## ACTION ITEM
The reply should hold only the lines below beginning at the one with "Connecticut's Kemba Walker" and ending at the one with "Modelo de una", copied exactly, with every picture left out.

## DATASET ENTRIES
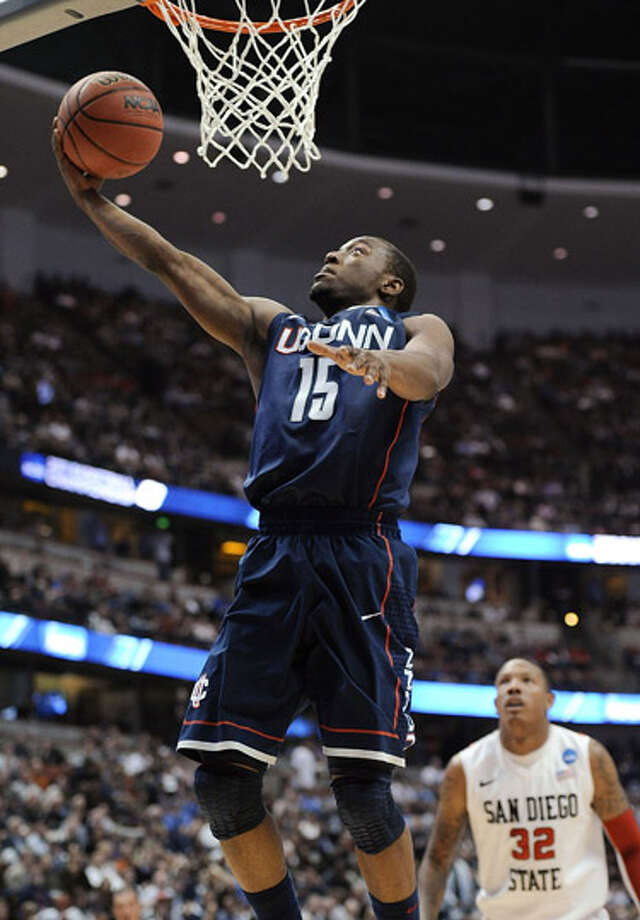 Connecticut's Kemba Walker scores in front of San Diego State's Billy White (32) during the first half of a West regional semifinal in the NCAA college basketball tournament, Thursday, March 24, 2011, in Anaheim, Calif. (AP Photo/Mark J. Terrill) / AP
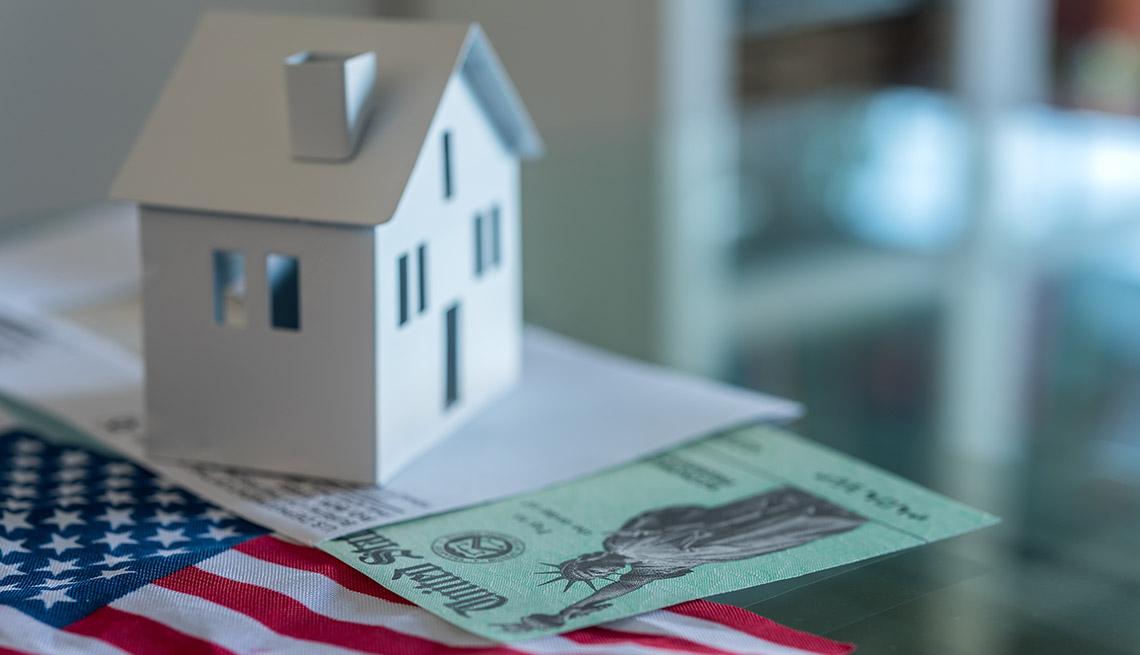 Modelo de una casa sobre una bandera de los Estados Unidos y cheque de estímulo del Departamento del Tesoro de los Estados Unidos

---

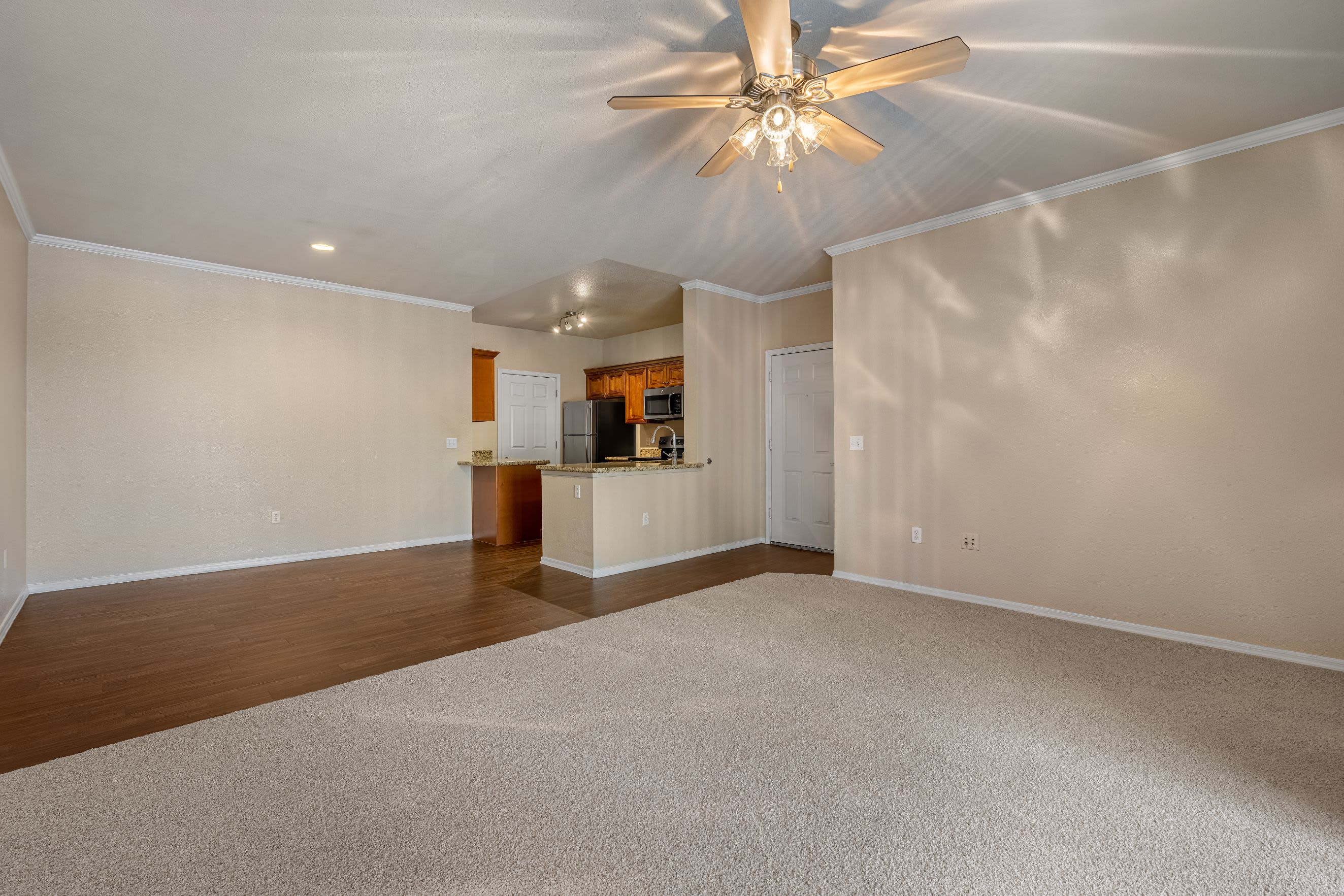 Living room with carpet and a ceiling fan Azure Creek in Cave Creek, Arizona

## RESPONSE AREA
 Connecticut's Kemba Walker scores in front of San Diego State's Billy White (32) during the first half of a West regional semifinal in the NCAA college basketball tournament, Thursday, March 24, 2011, in Anaheim, Calif. (AP Photo/Mark J. Terrill) / AP
 Modelo de una casa sobre una bandera de los Estados Unidos y cheque de estímulo del Departamento del Tesoro de los Estados Unidos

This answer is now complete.